Die Methode liefert:
Rechtssicherheit & Auditfähigkeit (Vergabevermerk, Fristen, Stillhaltephase
bessere Vergleichbarkeit von Angeboten durch standardisierte Bieterformulare (Compliance Matrix, Preisblatt, CV Vorlagen),
geringere Implementierungsrisiken durch verpflichtende Integrations-/Datenpfad Spezifikationen und Migrationskonzepte,
qualitätsorientierte Auswahl (nicht nur Preis), im Rahmen der zulässigen Zuschlagskriterien,
TCO-/Lebenszyklusfokus, wenn Kostenmethodik sauber definiert wird,
Branchenanschlussfähigkeit durch Orientierung an GEFMA Standards (Datenbasis, Schnittstellen, Einführung, Zertifizierung).
Grenzen bestehen insbesondere bei: - unzureichender Ausgangsdatenlage (jede Wertung wird unscharf, Migration wird teuer),
organisatorischer Untersteuerung (fehlende Rollen, fehlendes Change-/Betriebsmodell),
zu komplexen Vergaben ohne echte Ausschreibungsreife (Risiko: Verfahrensabbrüche, Verzögerungen, Rügen),
fehlender Mitbestimmungs-/Datenschutzintegration (Blockaden im Projekt), - Rechtsfragen im Einzelfall (z. B. Zulässigkeit Verfahrenswahl, Abschichtung, Ausgestaltung Zuschlagskriterien) bleiben projektspezifisch und sind teilweise unbestimmt ohne Einzelfallprüfung.
Typische Einsatzbereiche
Ausschreibung technischer Facility Services (z. B. TFM‑Outsourcing, Betreiberpflichten, Instandhaltungspakete).
Ausschreibung infrastruktureller Services (Reinigung, Security/Empfang, Winterdienst) – insbesondere bei Multi‑Standort‑Portfolios.
Beschaffung/Einführung CAFM/IWMS inkl. Implementierung, Migration, Support (mit/ohne Verhandlungsverfahren).
Verweise
[EU‑Schwellen] EU‑Schwellenwerte 2026–2027 (RL 2014/24/23/25).
[EU‑Richtlinien] RL 2014/24/EU (öffentliche Aufträge) – konsolidierte Fassung (Grundlage für nationale Umsetzung).
[GWB] Grundsätze, Nachprüfung, Stillhaltepflicht (u. a. §97, §134, §155, §160).
[VgV] Verfahrensarten, Vergabeunterlagen, Leistungsbeschreibung, Zuschlagskriterien, Dokumentation (u. a. §8, §15–18, §28–32, §56–60).
[DSGVO] Datenschutz-Grundverordnung (u. a.
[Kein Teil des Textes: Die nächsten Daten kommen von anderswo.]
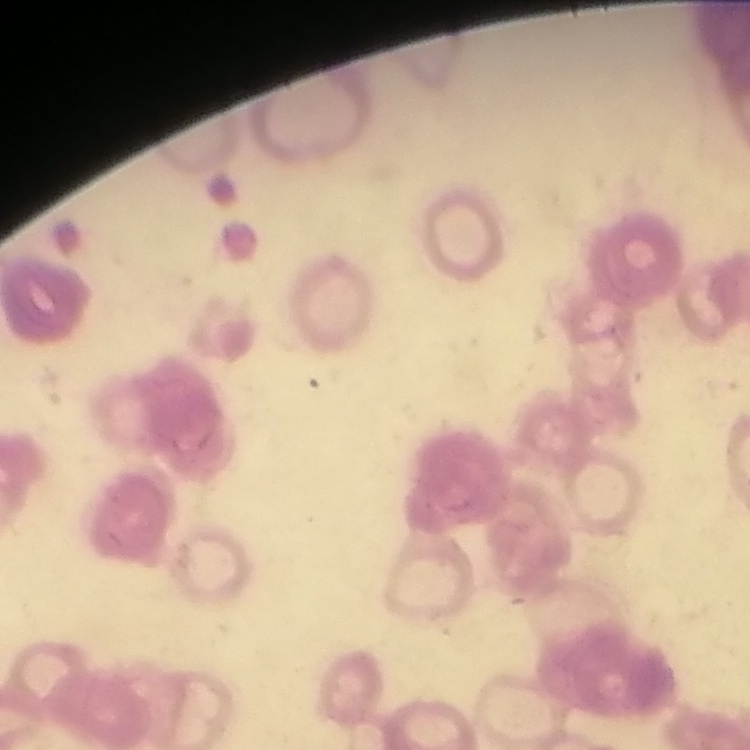
{
  "erythrocyte_morphology": "rouleaux formation",
  "stain": "Field's or Giemsa",
  "preparation": "thin blood film",
  "image_type": "square crop of a larger photomicrograph"
}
Art. 28 Auftragsverarbeitung, Art. 32 Sicherheit der Verarbeitung).
[BetrVG] Mitbestimmung bei technischen Einrichtungen (§87 BetrVG).
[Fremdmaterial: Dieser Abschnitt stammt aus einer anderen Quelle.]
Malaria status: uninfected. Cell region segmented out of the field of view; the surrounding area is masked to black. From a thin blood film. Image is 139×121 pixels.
[GoBD] GoBD‑Änderungen/amtliche Veröffentlichung (BMF).
Für methodisches Ausschreibungsmanagement im FM bewährt sich ein Tool‑Stack (Auswahl projekte-/kundenspezifisch unbestimmt):
eVergabe / Vergabeplattform (Bekanntmachung, Q&A, Angebotsabgabe, Nachweisführung; Oberschwelle/Unterschwelle je nach Kontext).
Bewertungswerkzeuge: gewichtete Nutzwertanalyse (Spreadsheet/BI), TCO/LCC Rechner; Lebenszykluskosten Methodik nach §59 VgV, wenn verwendet.
Test-/PoC Tooling: standardisierte Demo Skripte, Testkataloge, protokollierte Abnahmen (für Digitalvergaben).